▶ **Текст**
□ □ □ □
То же и в «Женитьбе», то же и в «Мертвых душах». Позднее в «Выбранных местах из переписки с друзьями» Гоголь пояснял: «Мне бы скорее простили, если бы я выставил картинных извергов, но пошлости не простили мне. Русского человека испугала его ничтожность более, нежели все его пороки и недостатки»[460].

Островский, изображая порочную сторону жизни, тоже имеет в виду нечто низменное, вздорное и ничтожное, но у него все эти «вздоры» всегда содержат в себе нечто вредное и непосредственно тягостное для других людей.

Островского интересует нравственная порочность в собственном смысле, то есть порочность отношений человека к человеку. Островский подмечает в людях то, что в их интересах, в жизненных понятиях и в поведении ведет к нарушению благополучия другого человека: прямой обман из-за корыстных расчетов, грубые понятия, ведущие к устранению духовных связей, дикие проявления тщеславия, унижающие человеческое достоинство и т. п. Центром характеристики каждого лица у Островского является его нравственный облик, круг нравственных понятий, проявляющихся в отношениях к другим людям.
□ □ □ □
▶ **Исходные материалы**
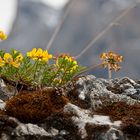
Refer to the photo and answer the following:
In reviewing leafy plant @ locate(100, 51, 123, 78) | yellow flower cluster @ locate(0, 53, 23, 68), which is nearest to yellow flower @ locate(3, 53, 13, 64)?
yellow flower cluster @ locate(0, 53, 23, 68)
□ □ □ □
▶ **Задание**
Замените «нравственный облик» на «моральный облик» во фрагменте текста о Гоголе и Островском со слов «Островского интересует нравственная» по слова «к другим людям.» и приведите этот фрагмент целиком.

▶ **Ответ**
Островского интересует нравственная порочность в собственном смысле, то есть порочность отношений человека к человеку. Островский подмечает в людях то, что в их интересах, в жизненных понятиях и в поведении ведет к нарушению благополучия другого человека: прямой обман из-за корыстных расчетов, грубые понятия, ведущие к устранению духовных связей, дикие проявления тщеславия, унижающие человеческое достоинство и т. п. Центром характеристики каждого лица у Островского является его моральный облик, круг нравственных понятий, проявляющихся в отношениях к другим людям.